Text section:

------------------------------

Sure, you can't always copy something just by inspecting it. For example, if I
invent a way to laminate baseball cards _extremely well_ , you're not going to
be able to inspect the laminated card and figure out how I did it, all you're
going to see is that it's a really great lamination. And this is where the
other aspect of patenting comes into play. If I never tell anyone how I did
it, and I die, then my invention is lost. But if I patent it, then I've
publicly documented for the world what my invention is, and anyone that wants
to use it can license it from me (and, eventually, it will pass into public
domain). So basically, the patent system works quite well for physical
products or processes.

But, as you say, when you're talking about software patents (or really,
business method patents in general), everything becomes really fuzzy. What's
the difference between a business method and an idea? Why is one patentable
and the other isn't? The more I think about this sort of thing, the more I'm
convinced that all software patents should be invalid, period. If I write an
instruction manual, I can't patent that. Copyright is what covers me there. So
if I write instructions for the computer (i.e. software), why is that suddenly
patentable? The fact that all software patents need to describe a computer
executing the operations (which is what turns it from an idea into a
patentable process) just shows how absurd the whole idea is.

------------------------------

Provided data:
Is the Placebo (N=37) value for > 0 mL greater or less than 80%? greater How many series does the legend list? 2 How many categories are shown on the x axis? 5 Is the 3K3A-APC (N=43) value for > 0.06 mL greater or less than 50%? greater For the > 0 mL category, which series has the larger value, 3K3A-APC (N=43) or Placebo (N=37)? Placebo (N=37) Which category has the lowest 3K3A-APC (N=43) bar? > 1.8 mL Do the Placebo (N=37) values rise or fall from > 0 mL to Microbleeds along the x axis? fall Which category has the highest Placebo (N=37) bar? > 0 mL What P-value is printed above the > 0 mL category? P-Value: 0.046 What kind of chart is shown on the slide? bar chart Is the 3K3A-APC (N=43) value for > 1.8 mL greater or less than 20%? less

------------------------------

Task prompt:
Answer these questions using the comment on patents.
1. What happens to an invention if its creator never tells anyone how it was done and then dies?
2. What protects the writer of an instruction manual?
3. What do all software patents need to describe?

Your response:
1. The invention is lost.
2. Copyright.
3. A computer executing the operations.